Quiddities & Haecceities

Paul Keegan writing[£] about the poet/artist David Jones in the latest edition of the London Review of Books:

The supposed pedantry or antiquarianism of Jones’s procedures, visual as well as verbal, are deceptive. He relied on anachronism, sly private reference and a conviction that accuracy was allied to distortion, just as the distortions of idiomatic usage were the maker’s mark of the individual: this person not that person. ‘Nothing excellent that is not odd,’ he said of his annual rereading of John Collier’s His Monkey Wife. He objected in general to biography as being ‘too little “about chaps”’ – by which he meant ‘contradictory, or anyway, complex quiddities & haecceities’ – and he thought no biographer was equipped to write more than one Life in one lifetime. Dilworth has measured up to this latter stricture, and is attentive to Jones as a chap, rather than ordering the life at the cost of its recalcitrant and scattered realia, since for Jones everything bore witness.

My sentiments exactly.

Old habits

A woman turned to me in the dairy section at Sainsbury’s yesterday morning and remarked, “Old habits die hard.”

I had absolutely no idea what she was on about, so I nodded in agreement.

There’s a blow

‪Just saw a businessman in the gents’ loo at Burtonwood Services try to dry his hands in the dispensing slot of a condom machine.

Normal for Batley

Yorkshire Post: Former Brexit Party candidate for Yorkshire seat says she comes from far-flung star and aliens are 'working with world Governments'

A would-be MP for Batley and Spen believed aliens were “working with our world Governments” and that she came from a star called Sirius.

Jill Hughes was the Prospective Parliamentary Candidate for the Brexit Party in the West Yorkshire constituency.

But when The Yorkshire Post contacted the Brexit Party today, a spokesman said Ms Hughes had stood down and the party would announce her replacement in due course.

Irritating tickle

I’m at the back end of a three-day cold, and have developed an irritating tickle in my throat which causes me to cough with irksome regularity.

It occurs to me that the Irritating Tickle would make an excellent stage-name for a clown magician.

His best shot

Somebody up there Whom I don’t believe in took His best shot with a lightning bolt yesterday.

He was wide of the mark by a good 20 metres, but managed to take out a nearby telegraph pole. The ensuing electrical surge fried our landline, hub, data bridge, and expensive laser printer. Somewhat miraculously, our even more expensive iMac computer and stupidly expensive hi-fi system, which are also connected to our local area network, survived the ordeal unscathed.

I wish I could say the same for my underpants.

I’m confused…

I thought it was the EU that was supposed to be ‘undemocratic’…

BBC: Supreme Court: Suspending Parliament was unlawful, judges rule
Supreme Court ruling
Boris Johnson's decision to suspend Parliament was unlawful, the Supreme Court has ruled.

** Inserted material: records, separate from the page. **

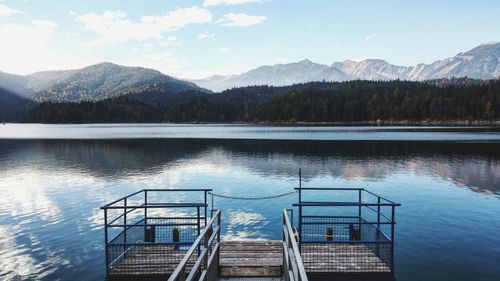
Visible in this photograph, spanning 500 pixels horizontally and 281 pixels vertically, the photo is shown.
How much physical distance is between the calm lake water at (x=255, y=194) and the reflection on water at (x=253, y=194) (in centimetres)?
10

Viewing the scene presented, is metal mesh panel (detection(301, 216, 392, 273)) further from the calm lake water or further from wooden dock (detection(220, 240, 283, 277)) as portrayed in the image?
the calm lake water

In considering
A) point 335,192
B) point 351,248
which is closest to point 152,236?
point 351,248

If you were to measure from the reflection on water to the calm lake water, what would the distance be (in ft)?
0.34

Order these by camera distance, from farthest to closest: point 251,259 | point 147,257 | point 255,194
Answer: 1. point 255,194
2. point 147,257
3. point 251,259

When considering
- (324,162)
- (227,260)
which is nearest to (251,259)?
(227,260)

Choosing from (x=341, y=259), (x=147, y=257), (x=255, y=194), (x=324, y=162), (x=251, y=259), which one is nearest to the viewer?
(x=251, y=259)

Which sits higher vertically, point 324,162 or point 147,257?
point 147,257

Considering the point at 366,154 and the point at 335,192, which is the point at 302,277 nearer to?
the point at 335,192

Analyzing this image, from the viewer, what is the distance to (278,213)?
105 ft

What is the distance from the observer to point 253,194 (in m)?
40.8

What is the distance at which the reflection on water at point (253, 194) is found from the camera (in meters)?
21.0

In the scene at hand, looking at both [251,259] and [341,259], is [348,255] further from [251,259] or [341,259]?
[251,259]

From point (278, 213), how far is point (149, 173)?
29893 millimetres

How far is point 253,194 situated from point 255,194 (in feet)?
0.75
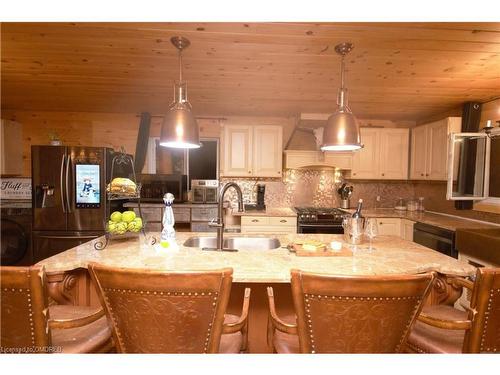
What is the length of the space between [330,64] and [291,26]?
70 centimetres

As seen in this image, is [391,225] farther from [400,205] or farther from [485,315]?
[485,315]

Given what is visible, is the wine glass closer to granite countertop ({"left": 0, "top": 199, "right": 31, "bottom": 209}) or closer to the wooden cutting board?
the wooden cutting board

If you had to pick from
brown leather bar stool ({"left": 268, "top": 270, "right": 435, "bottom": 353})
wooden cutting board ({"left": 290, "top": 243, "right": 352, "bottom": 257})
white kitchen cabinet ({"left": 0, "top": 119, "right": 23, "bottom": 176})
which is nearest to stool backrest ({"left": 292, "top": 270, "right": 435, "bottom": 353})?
brown leather bar stool ({"left": 268, "top": 270, "right": 435, "bottom": 353})

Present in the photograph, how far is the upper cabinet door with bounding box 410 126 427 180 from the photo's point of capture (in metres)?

Mr Johnson suspended—or prorogued—Parliament for five weeks earlier this month, but the court said it was wrong to stop MPs carrying out duties in the run-up to Brexit on 31 October.

Supreme Court president Lady Hale said "the effect on the fundamentals of democracy was extreme."

If that oaf ‘Boris’ Johnson a shred of honour (which clearly he doesn’t), he’d be stepping down to spend more time with whichever poor woman he’s shacked up with this week.

Senior moment

In the latest of my increasingly common ‘senior moments’, I just opened a carton of grapefruit juice and poured its contents over my cereal.

I think that must be what they refer to as a ‘continental breakfast’. (The only valid argument I’ve heard so far in favour of Brexit.)